Sitelock smart scan shows XSS vulnerabilty on woo commerce product pages

So these pages are only available for products with variations. Is there any setting to prevent the pages from being accessed with the variables in the url?

Hi there,

I understand you need help with a recently discovered a Cross-Site Scripting (XSS) vulnerability in WooCommerce.

To get you started, I recommend updating to the most recent version of WooCommerce (3.5.6) as a patch was released. This XSS vulnerability affects WooCommerce versions prior to 3.5.4.

I did update and still see those pages showing up in a site lock scan, even google analytics finds those pages.

I’m Monique Becenti, a Product Marketing Specialist at SiteLock. Following the Plugin Support rep’s advice to update the plugin should stop the XSS alert from going off for WooCommerce.

If you’re worried about how the update will affect the functionality of your site make sure you do a backup before updating. There are a few options to fix the XSS vulnerability if you don’t want to update the plugin for any reason, but routinely backing up your site and updating everything associated with it is best practice.

We also looked into your scan results, it looks like the XSS scan has not completed for the day.

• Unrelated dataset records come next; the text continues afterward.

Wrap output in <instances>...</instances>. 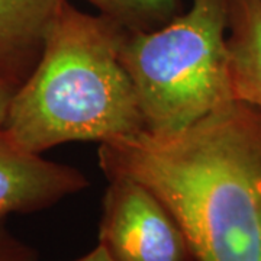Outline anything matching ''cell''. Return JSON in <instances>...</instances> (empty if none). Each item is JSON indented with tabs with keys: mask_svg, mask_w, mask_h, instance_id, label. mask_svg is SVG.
<instances>
[{
	"mask_svg": "<svg viewBox=\"0 0 261 261\" xmlns=\"http://www.w3.org/2000/svg\"><path fill=\"white\" fill-rule=\"evenodd\" d=\"M97 160L159 196L197 261H261V109L231 100L174 134L102 142Z\"/></svg>",
	"mask_w": 261,
	"mask_h": 261,
	"instance_id": "obj_1",
	"label": "cell"
},
{
	"mask_svg": "<svg viewBox=\"0 0 261 261\" xmlns=\"http://www.w3.org/2000/svg\"><path fill=\"white\" fill-rule=\"evenodd\" d=\"M125 27L64 0L41 58L12 99L3 129L32 154L67 142H106L145 130L119 58Z\"/></svg>",
	"mask_w": 261,
	"mask_h": 261,
	"instance_id": "obj_2",
	"label": "cell"
},
{
	"mask_svg": "<svg viewBox=\"0 0 261 261\" xmlns=\"http://www.w3.org/2000/svg\"><path fill=\"white\" fill-rule=\"evenodd\" d=\"M231 0H190L154 31L125 28L119 58L138 94L145 132L174 134L233 100L228 73Z\"/></svg>",
	"mask_w": 261,
	"mask_h": 261,
	"instance_id": "obj_3",
	"label": "cell"
},
{
	"mask_svg": "<svg viewBox=\"0 0 261 261\" xmlns=\"http://www.w3.org/2000/svg\"><path fill=\"white\" fill-rule=\"evenodd\" d=\"M99 245L111 261H197L167 205L142 183L121 176L108 178Z\"/></svg>",
	"mask_w": 261,
	"mask_h": 261,
	"instance_id": "obj_4",
	"label": "cell"
},
{
	"mask_svg": "<svg viewBox=\"0 0 261 261\" xmlns=\"http://www.w3.org/2000/svg\"><path fill=\"white\" fill-rule=\"evenodd\" d=\"M87 186L83 171L29 152L0 128V218L45 211Z\"/></svg>",
	"mask_w": 261,
	"mask_h": 261,
	"instance_id": "obj_5",
	"label": "cell"
},
{
	"mask_svg": "<svg viewBox=\"0 0 261 261\" xmlns=\"http://www.w3.org/2000/svg\"><path fill=\"white\" fill-rule=\"evenodd\" d=\"M64 0H0V75L20 86L38 64Z\"/></svg>",
	"mask_w": 261,
	"mask_h": 261,
	"instance_id": "obj_6",
	"label": "cell"
},
{
	"mask_svg": "<svg viewBox=\"0 0 261 261\" xmlns=\"http://www.w3.org/2000/svg\"><path fill=\"white\" fill-rule=\"evenodd\" d=\"M226 47L232 99L261 109V0H231Z\"/></svg>",
	"mask_w": 261,
	"mask_h": 261,
	"instance_id": "obj_7",
	"label": "cell"
},
{
	"mask_svg": "<svg viewBox=\"0 0 261 261\" xmlns=\"http://www.w3.org/2000/svg\"><path fill=\"white\" fill-rule=\"evenodd\" d=\"M108 16L132 31L159 29L181 13L180 0H84Z\"/></svg>",
	"mask_w": 261,
	"mask_h": 261,
	"instance_id": "obj_8",
	"label": "cell"
},
{
	"mask_svg": "<svg viewBox=\"0 0 261 261\" xmlns=\"http://www.w3.org/2000/svg\"><path fill=\"white\" fill-rule=\"evenodd\" d=\"M6 218H0V261H38L34 247L22 241L5 224Z\"/></svg>",
	"mask_w": 261,
	"mask_h": 261,
	"instance_id": "obj_9",
	"label": "cell"
},
{
	"mask_svg": "<svg viewBox=\"0 0 261 261\" xmlns=\"http://www.w3.org/2000/svg\"><path fill=\"white\" fill-rule=\"evenodd\" d=\"M18 87L19 86L0 75V128H3V123L6 121V116L9 112L10 103Z\"/></svg>",
	"mask_w": 261,
	"mask_h": 261,
	"instance_id": "obj_10",
	"label": "cell"
},
{
	"mask_svg": "<svg viewBox=\"0 0 261 261\" xmlns=\"http://www.w3.org/2000/svg\"><path fill=\"white\" fill-rule=\"evenodd\" d=\"M74 261H111V260H109V257H108L106 251H105L102 247L97 244V247H96L94 250L89 251L87 254H84L83 257H80V258H77V260Z\"/></svg>",
	"mask_w": 261,
	"mask_h": 261,
	"instance_id": "obj_11",
	"label": "cell"
}]
</instances>
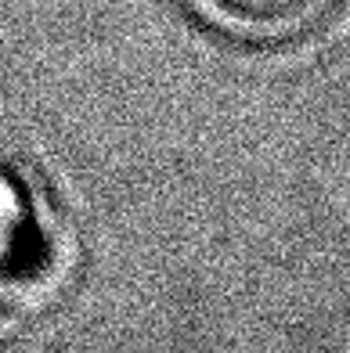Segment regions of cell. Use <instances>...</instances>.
<instances>
[{"label":"cell","mask_w":350,"mask_h":353,"mask_svg":"<svg viewBox=\"0 0 350 353\" xmlns=\"http://www.w3.org/2000/svg\"><path fill=\"white\" fill-rule=\"evenodd\" d=\"M43 263V231L22 181L0 166V303H8Z\"/></svg>","instance_id":"cell-1"},{"label":"cell","mask_w":350,"mask_h":353,"mask_svg":"<svg viewBox=\"0 0 350 353\" xmlns=\"http://www.w3.org/2000/svg\"><path fill=\"white\" fill-rule=\"evenodd\" d=\"M217 26L246 40H296L329 14L332 0H195Z\"/></svg>","instance_id":"cell-2"}]
</instances>
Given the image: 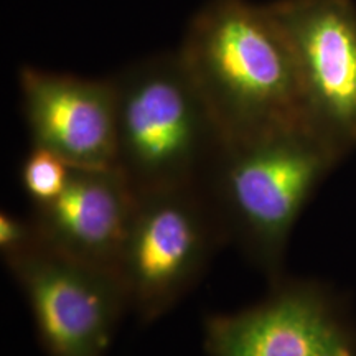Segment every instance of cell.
I'll return each instance as SVG.
<instances>
[{"label":"cell","instance_id":"1","mask_svg":"<svg viewBox=\"0 0 356 356\" xmlns=\"http://www.w3.org/2000/svg\"><path fill=\"white\" fill-rule=\"evenodd\" d=\"M177 51L222 144L291 129L312 131L291 47L267 3L208 0Z\"/></svg>","mask_w":356,"mask_h":356},{"label":"cell","instance_id":"2","mask_svg":"<svg viewBox=\"0 0 356 356\" xmlns=\"http://www.w3.org/2000/svg\"><path fill=\"white\" fill-rule=\"evenodd\" d=\"M340 157L310 129L222 144L203 190L225 229L270 284L282 277L293 225Z\"/></svg>","mask_w":356,"mask_h":356},{"label":"cell","instance_id":"3","mask_svg":"<svg viewBox=\"0 0 356 356\" xmlns=\"http://www.w3.org/2000/svg\"><path fill=\"white\" fill-rule=\"evenodd\" d=\"M113 79L115 168L136 195L202 186L222 139L178 51L129 65Z\"/></svg>","mask_w":356,"mask_h":356},{"label":"cell","instance_id":"4","mask_svg":"<svg viewBox=\"0 0 356 356\" xmlns=\"http://www.w3.org/2000/svg\"><path fill=\"white\" fill-rule=\"evenodd\" d=\"M228 243L203 186L137 195L118 273L129 310L150 323L170 312Z\"/></svg>","mask_w":356,"mask_h":356},{"label":"cell","instance_id":"5","mask_svg":"<svg viewBox=\"0 0 356 356\" xmlns=\"http://www.w3.org/2000/svg\"><path fill=\"white\" fill-rule=\"evenodd\" d=\"M50 356H104L124 312L118 270L71 259L42 243L6 261Z\"/></svg>","mask_w":356,"mask_h":356},{"label":"cell","instance_id":"6","mask_svg":"<svg viewBox=\"0 0 356 356\" xmlns=\"http://www.w3.org/2000/svg\"><path fill=\"white\" fill-rule=\"evenodd\" d=\"M291 47L310 127L340 160L356 147V3H267Z\"/></svg>","mask_w":356,"mask_h":356},{"label":"cell","instance_id":"7","mask_svg":"<svg viewBox=\"0 0 356 356\" xmlns=\"http://www.w3.org/2000/svg\"><path fill=\"white\" fill-rule=\"evenodd\" d=\"M257 304L204 320L208 356H356L345 307L312 280L280 277Z\"/></svg>","mask_w":356,"mask_h":356},{"label":"cell","instance_id":"8","mask_svg":"<svg viewBox=\"0 0 356 356\" xmlns=\"http://www.w3.org/2000/svg\"><path fill=\"white\" fill-rule=\"evenodd\" d=\"M19 83L32 145L50 150L71 167L115 168L118 96L113 78L24 66Z\"/></svg>","mask_w":356,"mask_h":356},{"label":"cell","instance_id":"9","mask_svg":"<svg viewBox=\"0 0 356 356\" xmlns=\"http://www.w3.org/2000/svg\"><path fill=\"white\" fill-rule=\"evenodd\" d=\"M136 191L118 168L71 167L56 198L33 204L40 243L71 259L118 270Z\"/></svg>","mask_w":356,"mask_h":356},{"label":"cell","instance_id":"10","mask_svg":"<svg viewBox=\"0 0 356 356\" xmlns=\"http://www.w3.org/2000/svg\"><path fill=\"white\" fill-rule=\"evenodd\" d=\"M71 172L66 163L50 150L32 145L20 167V184L33 204L56 198L65 188Z\"/></svg>","mask_w":356,"mask_h":356},{"label":"cell","instance_id":"11","mask_svg":"<svg viewBox=\"0 0 356 356\" xmlns=\"http://www.w3.org/2000/svg\"><path fill=\"white\" fill-rule=\"evenodd\" d=\"M40 243L32 218H20L12 213H0V251L3 261L29 251Z\"/></svg>","mask_w":356,"mask_h":356}]
</instances>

Our team has initiated a new scan, please give it 24 hours and give us a call at 1-855-378-6200 if the issue still persists.

Were you able to check your most recent scan results? If you are still having issues, please feel free to reach out. We are here and happy to help.

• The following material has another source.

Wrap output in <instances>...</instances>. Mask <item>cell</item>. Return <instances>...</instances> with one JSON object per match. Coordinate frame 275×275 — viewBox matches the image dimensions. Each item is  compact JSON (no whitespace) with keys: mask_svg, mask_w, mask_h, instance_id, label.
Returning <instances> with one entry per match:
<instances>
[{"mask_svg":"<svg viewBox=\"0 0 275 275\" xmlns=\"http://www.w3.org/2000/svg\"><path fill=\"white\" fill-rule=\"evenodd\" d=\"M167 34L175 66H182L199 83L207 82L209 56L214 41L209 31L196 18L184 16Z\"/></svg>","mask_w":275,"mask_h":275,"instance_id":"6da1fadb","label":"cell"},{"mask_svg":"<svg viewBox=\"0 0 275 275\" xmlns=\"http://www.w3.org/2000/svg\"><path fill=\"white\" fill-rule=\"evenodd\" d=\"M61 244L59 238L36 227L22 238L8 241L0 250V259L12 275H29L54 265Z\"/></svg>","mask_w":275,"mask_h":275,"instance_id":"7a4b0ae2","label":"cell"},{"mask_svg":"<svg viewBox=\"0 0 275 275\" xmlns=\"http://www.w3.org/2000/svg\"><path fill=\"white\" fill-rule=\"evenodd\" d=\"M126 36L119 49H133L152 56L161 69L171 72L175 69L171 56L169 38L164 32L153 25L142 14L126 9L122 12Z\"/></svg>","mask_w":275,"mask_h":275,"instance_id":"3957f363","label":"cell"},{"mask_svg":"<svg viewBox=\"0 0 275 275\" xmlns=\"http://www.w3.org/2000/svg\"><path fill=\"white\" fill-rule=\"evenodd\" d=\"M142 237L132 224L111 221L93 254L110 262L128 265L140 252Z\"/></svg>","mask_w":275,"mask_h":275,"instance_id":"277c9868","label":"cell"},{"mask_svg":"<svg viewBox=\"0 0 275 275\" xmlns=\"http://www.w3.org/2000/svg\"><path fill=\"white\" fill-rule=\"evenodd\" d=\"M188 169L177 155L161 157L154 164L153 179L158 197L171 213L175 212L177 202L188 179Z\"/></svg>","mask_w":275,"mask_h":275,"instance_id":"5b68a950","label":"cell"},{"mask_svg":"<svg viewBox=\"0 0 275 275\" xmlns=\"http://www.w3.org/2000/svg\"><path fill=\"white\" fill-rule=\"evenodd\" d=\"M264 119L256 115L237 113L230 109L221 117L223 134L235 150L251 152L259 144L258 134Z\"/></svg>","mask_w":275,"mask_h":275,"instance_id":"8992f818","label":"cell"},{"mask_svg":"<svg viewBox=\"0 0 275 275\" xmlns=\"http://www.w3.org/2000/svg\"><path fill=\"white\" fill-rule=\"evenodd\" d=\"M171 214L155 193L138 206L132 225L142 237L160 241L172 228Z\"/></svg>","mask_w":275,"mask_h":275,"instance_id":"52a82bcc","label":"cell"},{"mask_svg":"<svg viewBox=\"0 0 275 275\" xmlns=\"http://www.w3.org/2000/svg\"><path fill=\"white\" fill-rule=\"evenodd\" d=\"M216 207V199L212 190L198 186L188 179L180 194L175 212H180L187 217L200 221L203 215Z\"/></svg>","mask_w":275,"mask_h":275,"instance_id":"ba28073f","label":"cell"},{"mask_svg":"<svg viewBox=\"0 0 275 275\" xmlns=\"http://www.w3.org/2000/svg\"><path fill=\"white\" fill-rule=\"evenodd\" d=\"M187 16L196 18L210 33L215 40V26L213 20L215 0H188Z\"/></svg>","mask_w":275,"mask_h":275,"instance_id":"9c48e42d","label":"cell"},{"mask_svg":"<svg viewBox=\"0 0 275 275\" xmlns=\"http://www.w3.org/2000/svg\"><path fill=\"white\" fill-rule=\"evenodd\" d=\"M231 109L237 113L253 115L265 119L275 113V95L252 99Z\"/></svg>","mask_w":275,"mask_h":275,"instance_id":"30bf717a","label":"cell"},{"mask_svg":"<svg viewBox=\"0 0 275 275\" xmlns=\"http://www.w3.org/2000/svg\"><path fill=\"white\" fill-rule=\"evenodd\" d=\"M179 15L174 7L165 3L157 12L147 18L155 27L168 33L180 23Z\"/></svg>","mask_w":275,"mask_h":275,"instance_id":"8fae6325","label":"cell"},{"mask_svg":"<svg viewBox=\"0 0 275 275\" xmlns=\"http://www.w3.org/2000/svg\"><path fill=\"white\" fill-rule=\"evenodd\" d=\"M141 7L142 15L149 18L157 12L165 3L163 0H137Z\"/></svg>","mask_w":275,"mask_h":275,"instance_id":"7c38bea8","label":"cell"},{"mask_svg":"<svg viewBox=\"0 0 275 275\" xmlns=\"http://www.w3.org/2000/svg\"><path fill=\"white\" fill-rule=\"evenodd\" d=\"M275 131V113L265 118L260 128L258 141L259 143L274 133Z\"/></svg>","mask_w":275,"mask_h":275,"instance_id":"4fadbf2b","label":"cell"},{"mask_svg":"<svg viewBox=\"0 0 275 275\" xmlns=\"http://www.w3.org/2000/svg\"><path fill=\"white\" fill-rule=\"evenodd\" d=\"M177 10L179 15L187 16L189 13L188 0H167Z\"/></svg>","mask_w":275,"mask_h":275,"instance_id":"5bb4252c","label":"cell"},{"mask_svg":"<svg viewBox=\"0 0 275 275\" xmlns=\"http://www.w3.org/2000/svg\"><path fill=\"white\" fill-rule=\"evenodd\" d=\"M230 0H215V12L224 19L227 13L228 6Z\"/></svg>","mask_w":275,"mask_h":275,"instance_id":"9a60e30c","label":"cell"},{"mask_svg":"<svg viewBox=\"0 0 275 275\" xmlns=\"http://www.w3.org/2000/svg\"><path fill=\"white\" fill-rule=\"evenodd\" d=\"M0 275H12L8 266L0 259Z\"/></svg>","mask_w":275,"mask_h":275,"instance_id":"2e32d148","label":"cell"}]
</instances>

I had updated to 3.5.6 and before I created this post, Sitelock still showed the XSS vulnerability. Seems to me unless woocommerce has bad coding practices this is really not an issue.
I dont think they have bad coding practices since millions of sites use their product.
None the less I would like to figure out how to prevent these pages from showing up.

Hi @mikevtw

I do not see the errors on that page so updating likely resolved the issue in combination with cache clearing.